SELECTED PASSAGE:

Seven Locks

By-Laws

 

SEVEN LOCKS POOL, INC.
P.O. Box 34509
BETHESDA, MARYLAND  20827

--BY LAWS--

[Amended as of 5/26/96]

ARTICLE I - Name and Purpose

Section 1. The name of this organization shall be the Seven Locks Pool, Incorporated.

Section 2. The purpose of this Association is to promote the health and general welfare of its members through the construction, ownership and operation, on a non-profit basis, of a swimming pool other recreational facilities.

ARTICLE II - Qualifications for Membership

Section 1. The Association membership shall consist of family units residing in the North Bethesda community and nearby communities in Montgomery County, Maryland and the District of Columbia. A family unit shall consist of the head of a household and the resident members of the family and, upon approval by the Board of Directors, any other person permanently residing with the family.

Section 2. Each application for membership must be made in writing on a Membership Application Form, and must be presented to the Board for action at a regular or special meeting.

Section 3. An applicant shall not be admitted to membership except by the affirmative vote of a majority of the directors present at the meeting at which the application is acted upon or when accepted by the membership chairman who has been given this authority by said Board of Directors.

Section 4. The membership shall be limited to 350 family units. The membership fee for charter members shall be $350. All members who have submitted an application with deposit prior to May 15, 1963, and who have completed their payment of $350 prior to June 1, 1963, shall be considered charter members.  All new members after June 1, 1963, shall pay a membership fee of $400. Effective November 13, 1973 all members who joined prior to this date shall be assessed an additional $40 membership fee and all new members after this date shall pay a membership fee of $500. Effective November 28, 1979 all new members shall pay a membership fee of $600.00.

WORK TO BE COMPLETED: Please copy out the Seven Locks Pool by-laws word for word, everything from "Section 1. The Association" down to "or special meeting.". The listing comes from a different source.

AVAILABLE DATA:
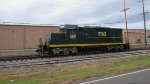 Ohio South Central Railroad (OSCR) 2153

RESPONSE TO THE TASK:
Section 1. The Association membership shall consist of family units residing in the North Bethesda community and nearby communities in Montgomery County, Maryland and the District of Columbia. A family unit shall consist of the head of a household and the resident members of the family and, upon approval by the Board of Directors, any other person permanently residing with the family.

Section 2. Each application for membership must be made in writing on a Membership Application Form, and must be presented to the Board for action at a regular or special meeting.